While Amazon has not publicly stated what its private label brand strategy is or why it seems to be investing now, there are trends that could be driving some retailers — perhaps including Amazon — toward private label products. These trends include a possible erosion in national brand loyalty, changes in consumer shopping behavior, and competitive price pressure.
Creating a private label brand can be a long and expensive process. But private labels may help pure play ecommerce companies and brick-and-click stores drive incremental sales, secure customer relationships, and earn a bit more margin.
Brand Erosion
“Bad news for all you out there who spend your careers building brands: new research shows that more than half of millennials have no use for them,” wrote Adrianne Pasquarelli in an often cited AdAge article, “Marketer’s Millennial Dilemma.”
According to Pasquarelli, millennials — who are folks born from the early 1980s through early 2000s — may not be loyal to long-established national brands.
While it is important not to make broad statements about all millennials, an October 2017 Fast Company article reported significant differences in brand preferences between baby boomers and millennials.
Even small changes in brand loyalty could give new brands, including private label brands from Amazon and other merchants, an opportunity to earn market share.
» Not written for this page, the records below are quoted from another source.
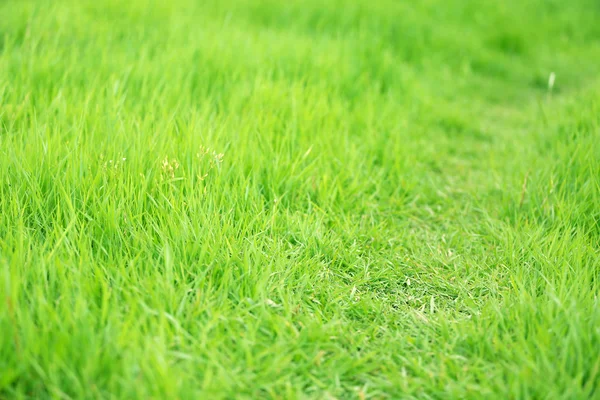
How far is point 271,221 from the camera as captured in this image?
221 centimetres

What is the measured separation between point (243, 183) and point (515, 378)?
130 centimetres

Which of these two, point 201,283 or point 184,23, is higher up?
point 184,23

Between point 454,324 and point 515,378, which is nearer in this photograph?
point 515,378

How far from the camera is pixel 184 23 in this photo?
3.80m

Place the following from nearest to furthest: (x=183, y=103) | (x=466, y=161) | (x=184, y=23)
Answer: (x=183, y=103) → (x=466, y=161) → (x=184, y=23)

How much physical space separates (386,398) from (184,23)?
10.1 feet

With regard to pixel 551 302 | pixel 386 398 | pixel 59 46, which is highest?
pixel 59 46

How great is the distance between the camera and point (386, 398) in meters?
1.60

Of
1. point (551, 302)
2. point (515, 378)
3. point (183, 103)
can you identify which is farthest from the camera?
point (183, 103)

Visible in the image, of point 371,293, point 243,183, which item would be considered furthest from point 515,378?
point 243,183

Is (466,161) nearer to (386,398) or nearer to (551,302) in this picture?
(551,302)

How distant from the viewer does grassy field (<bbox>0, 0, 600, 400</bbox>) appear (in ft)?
5.21

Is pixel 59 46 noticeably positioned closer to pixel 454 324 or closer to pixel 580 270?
pixel 454 324

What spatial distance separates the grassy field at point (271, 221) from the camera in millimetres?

Thus, if brand erosion is real, it might be a time to try to switch some shoppers from a national label to a company’s own products.
Changing Shopping Patterns
A second retail trend that may represent a private label opportunity is the way ecommerce and ecommerce subscription services are changing shopping behavior.
Consider the case of Dollar Shave Club. The company, which was founded in January 2011, sold to Unilever for $1 billion in 2016. Dollar Shave Club offered good quality shaving products at prices below what national brands charge. It delivered those products on a subscription basis.
Dollar Shave Club forced market leaders like Gillette to offer their own subscription service and begin a marketing campaign to help maintain market share.
Shopping online can be a lot more convenient than visiting a physical store. And, in turn, a subscription service can be a lot more convenient than having to log in to an ecommerce site every month to purchase a consumable.
This is a private label opportunity because, as Dollar Shave Club demonstrated, convenience and price may trump previous brand and store associations.
Price Competition
For some retail product categories, price competition has shrunk margins for popular national brands. When a customer can buy an identical product on Amazon or Jet.com for less, other retailers can have difficulty competing.
Private label brands relieve price pressure in at least two ways. First, the product is not available in other stores. Second, it typically comes to the retailer at a lower cost, so it can sell at or below the national brand price and still earn a better margin.
Private Label Opportunity
Taken together, price competition for established brands, changes in consumer buying patterns, and the erosion of some brands represent an opportunity for businesses for just about any broad-line, mid-market retail operation to benefit from a private label strategy.
- Store loyalty. Private label brands can build a loyal following. In fact, some ecommerce businesses only sell their own brands. Beardbrand, for example, has built a strong community for its products.
Retailers selling an array of private label items may find that they can generate loyal, repeat customers.
- Price-point gap. Some retailers may be able to fit private label alternatives into price-point gaps. It may be that a market has a premium brand that represents the best and most expensive product available. There may also be a low-cost alternative, leaving a price-point gap in the middle for a good quality private label that costs less than the premium brand but is better than the low-cost product.
- Better margins. Again, private label brands can have better margins than some of their more-recognizable national brands. In general, margins are better because the retailer selects and manufactures the product, typically via a contractor.